[Records from a data collection]
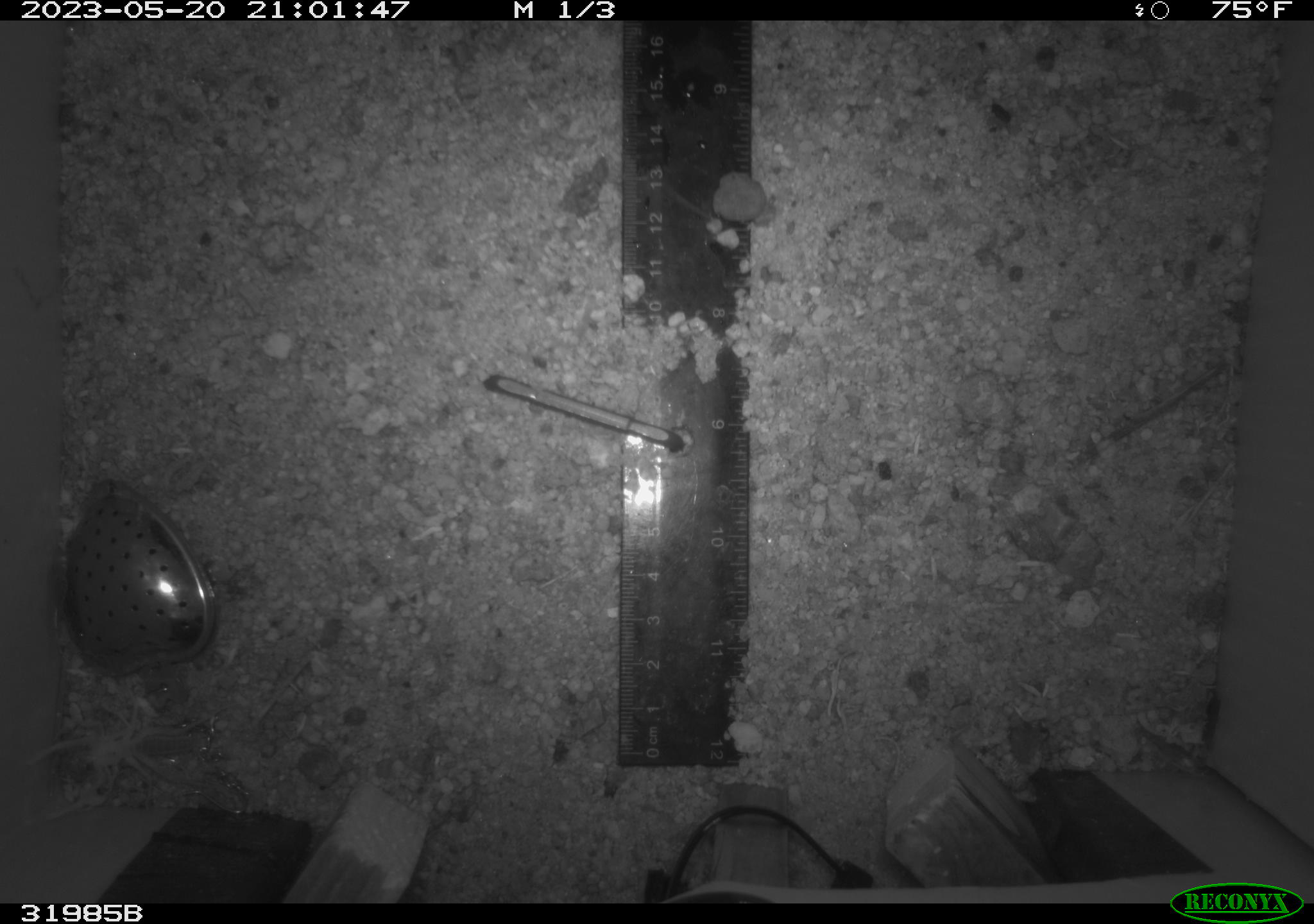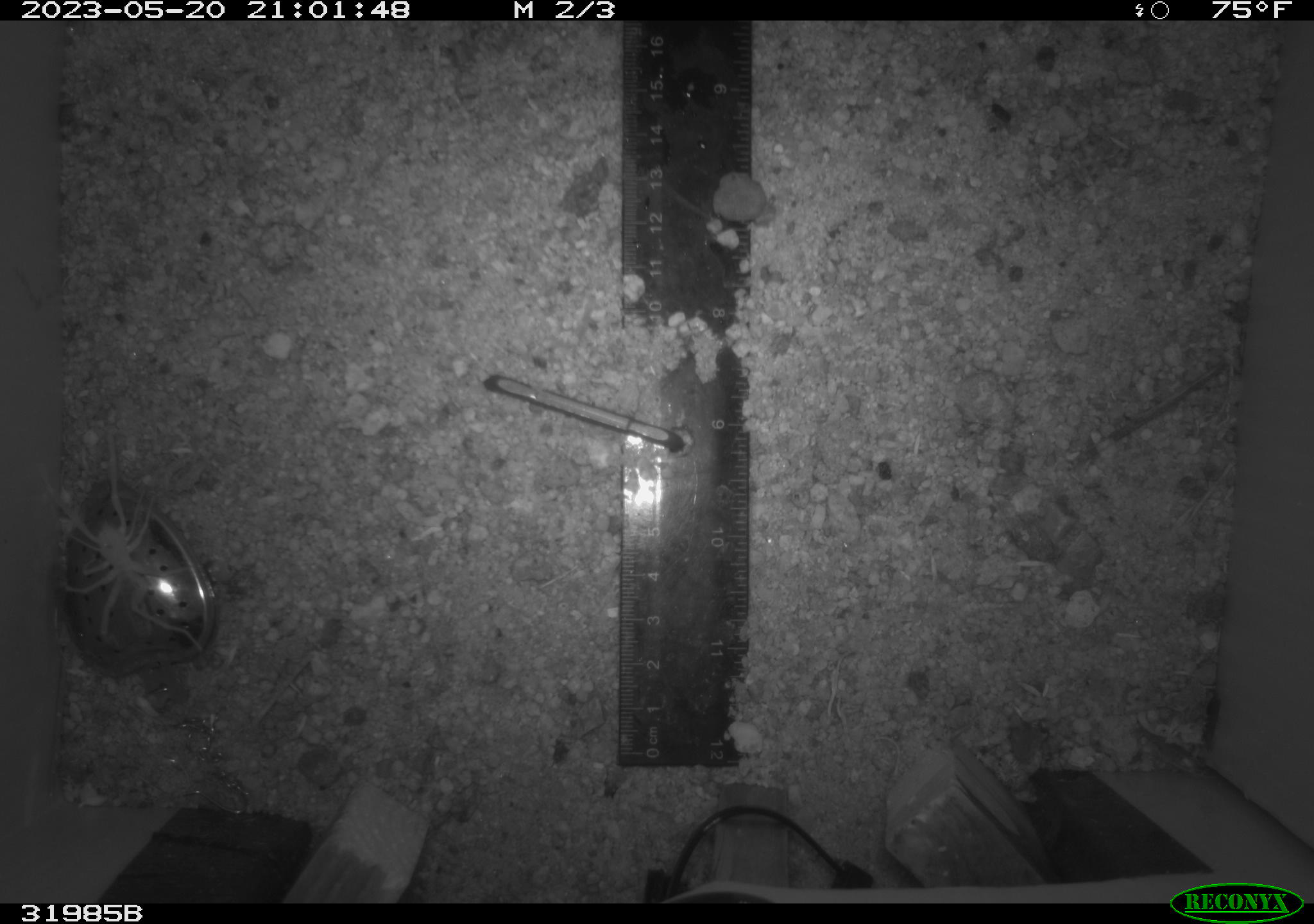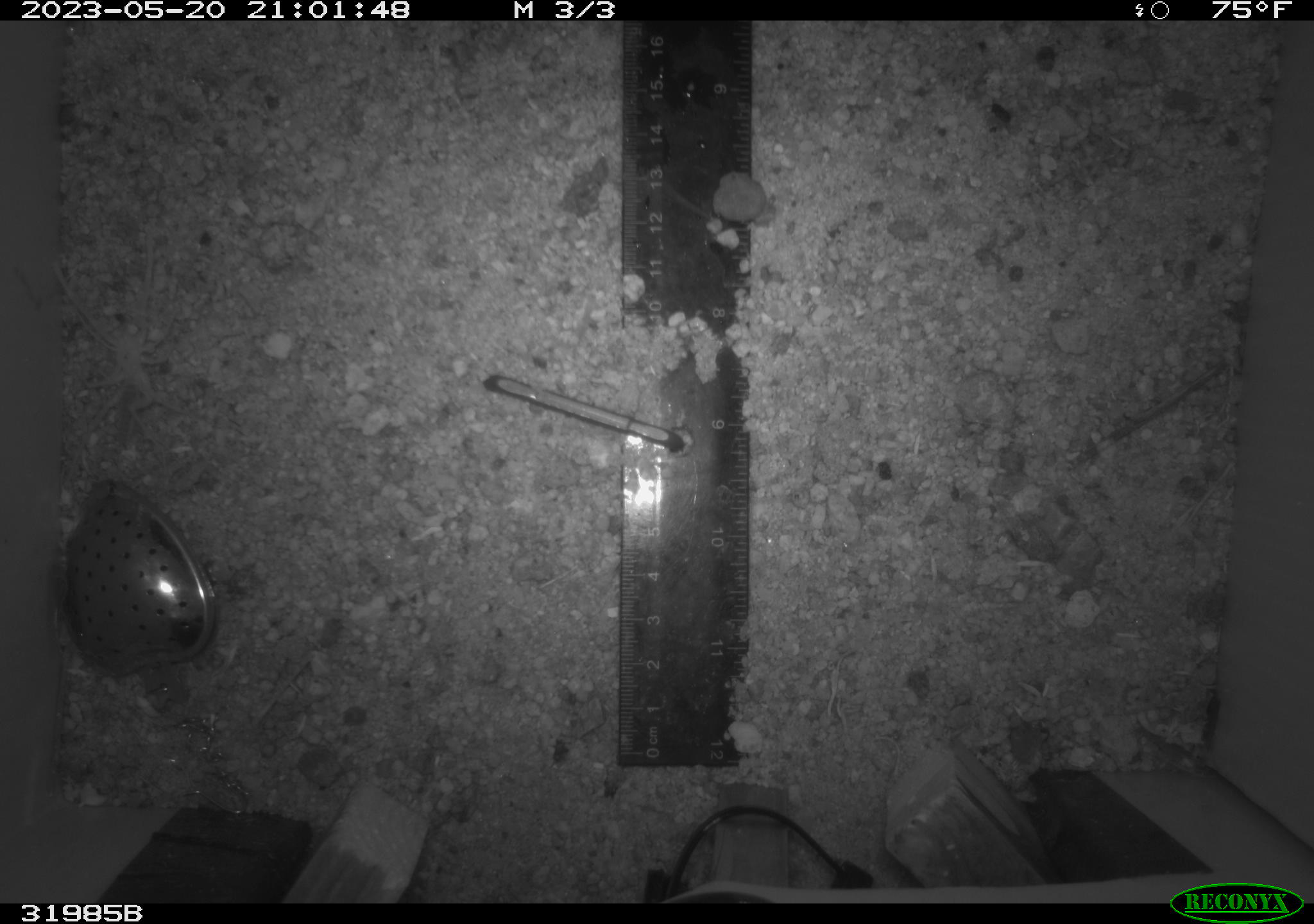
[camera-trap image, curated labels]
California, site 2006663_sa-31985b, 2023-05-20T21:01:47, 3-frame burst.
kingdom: Animalia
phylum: Arthropoda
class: Arachnida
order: Araneae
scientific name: Araneae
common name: spider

EXERCISE
Return the data exactly. Pictures stay out.

EXERCISE ANSWER
[camera-trap image, curated labels]
California, site 2006663_sa-31985b, 2023-05-20T21:01:47, 3-frame burst.
kingdom: Animalia
phylum: Arthropoda
class: Arachnida
order: Araneae
scientific name: Araneae
common name: spider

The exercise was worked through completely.